Answer these from the opinion letter below.
(a) Up to how many shares of common stock may the company offer?
(b) Who certified the Amended and Restated Bylaws?
(c) Which body issued the Certificate of Good Standing?

**Provided passage:**
----

Exhibit (l)

 

LOGO    SUTHERLAND ASBILL & BRENNAN LLP
   1275 Pennsylvania Ave., NW
   Washington, DC 20004-2415
   202.383.0100 Fax 202.637.3593
   www.sutherland.com

CYNTHIA M. KRUS

DIRECT LINE: 202.383.0218

E-mail: Cynthia.krus@sutherland.com

May 14, 2010

Hercules Technology Growth Capital, Inc.

400 Hamilton Avenue, Suite 310

Palo Alto, CA 94301

Ladies and Gentlemen:

We have acted as counsel to Hercules Technology Growth Capital, Inc., a Maryland corporation (the “Company”), in connection with the offering by the Company from time to time, pursuant to Rule 415 under the Securities Act of 1933, as amended (the “Securities Act”), of up to 13,000,000 shares (the “Shares”) of the Company’s common stock, par value $0.001 per share (the “Common Stock”). Such offering will be made pursuant to a registration statement on Form N-2 (No. 333-166101) filed under the Securities Act (the “Registration Statement”).

As counsel to the Company, we have participated in the preparation of the Registration Statement and have examined the originals or copies, certified or otherwise identified to our satisfaction as being true copies of such records, documents or other instruments as we in our judgment have deemed to be necessary or appropriate to enable us to render the opinions hereinafter expressed including, without limitation, the following:

 

  i. The Articles of Amendment and Restatement of the Company, certified as of a recent date by the State Department of Assessments and Taxation of the State of Maryland (the “Articles of Incorporation”);

 

  ii. The Amended and Restated Bylaws of the Company, certified as of the date hereof by an officer of the Company (the “Bylaws”);

 

  iii. A Certificate of Good Standing with respect to the Company issued by the State Department of Assessments and Taxation of the State of Maryland as of a recent date (the “Certificate of Good Standing”); and

 

  iv. The resolutions of the board of directors of the Company (the “Board”) relating to, among other things, (a) the authorization and approval of the preparation and filing of the Registration Statement, and (b) the authorization, issuance, offer and sale of the Shares pursuant to the Registration Statement, certified as of the date hereof by an officer of the Company (collectively, the “Resolutions”).

With respect to such examination and our opinions expressed herein, we have assumed, without any independent investigation or verification, (i) the genuineness of all signatures on all documents submitted to us for examination, (ii) the legal capacity of all natural persons, (iii) the authenticity of all documents submitted to us as originals, (iv) the conformity to original documents of all documents submitted to us as conformed or reproduced copies and the authenticity of the originals of such copied documents, and (v) that all certificates issued by public officials have been properly issued. We also have assumed without independent investigation or verification the accuracy and completeness of all corporate records made available to us by the Company.

 

ATLANTA   AUSTIN   HOUSTON   NEW YORK   WASHINGTON DC


Hercules Technology Growth Capital, Inc.

----

**Data extract:**
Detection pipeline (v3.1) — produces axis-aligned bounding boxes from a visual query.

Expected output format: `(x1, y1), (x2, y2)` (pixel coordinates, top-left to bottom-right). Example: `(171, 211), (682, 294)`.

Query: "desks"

----

**The solution:**
(a) Up to 13,000,000 shares.
(b) An officer of the Company.
(c) The State Department of Assessments and Taxation of the State of Maryland.